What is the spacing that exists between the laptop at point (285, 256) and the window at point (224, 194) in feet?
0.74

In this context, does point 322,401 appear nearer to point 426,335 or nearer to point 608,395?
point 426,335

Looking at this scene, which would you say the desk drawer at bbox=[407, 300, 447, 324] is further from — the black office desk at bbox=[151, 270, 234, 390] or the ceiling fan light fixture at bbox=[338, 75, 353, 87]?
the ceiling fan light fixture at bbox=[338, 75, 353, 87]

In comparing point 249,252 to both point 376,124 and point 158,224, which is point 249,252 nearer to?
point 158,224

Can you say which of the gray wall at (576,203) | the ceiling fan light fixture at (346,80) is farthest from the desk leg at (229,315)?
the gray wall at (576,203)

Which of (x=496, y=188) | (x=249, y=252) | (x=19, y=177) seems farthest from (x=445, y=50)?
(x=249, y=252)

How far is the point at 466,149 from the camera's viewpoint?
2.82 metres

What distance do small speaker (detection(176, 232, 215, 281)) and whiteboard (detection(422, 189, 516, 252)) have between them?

══════════

Prompt
Output every item above again, word for word.

Written reply
What is the spacing that exists between the laptop at point (285, 256) and the window at point (224, 194) in feet?
0.74

In this context, does point 322,401 appear nearer to point 426,335 or nearer to point 608,395?
point 426,335

Looking at this scene, which would you say the desk drawer at bbox=[407, 300, 447, 324] is further from — the black office desk at bbox=[151, 270, 234, 390] or the ceiling fan light fixture at bbox=[338, 75, 353, 87]?
the ceiling fan light fixture at bbox=[338, 75, 353, 87]

In comparing point 249,252 to both point 376,124 and point 158,224, which is point 249,252 nearer to?
point 158,224

Can you say which of the gray wall at (576,203) | the ceiling fan light fixture at (346,80) is farthest from the desk leg at (229,315)?
the gray wall at (576,203)

Which of (x=496, y=188) | (x=249, y=252) | (x=19, y=177) seems farthest from (x=445, y=50)?
(x=249, y=252)

How far is the point at 466,149 from the camera's viewpoint?
2.82 metres

What distance do small speaker (detection(176, 232, 215, 281)) and whiteboard (detection(422, 189, 516, 252)) have between them?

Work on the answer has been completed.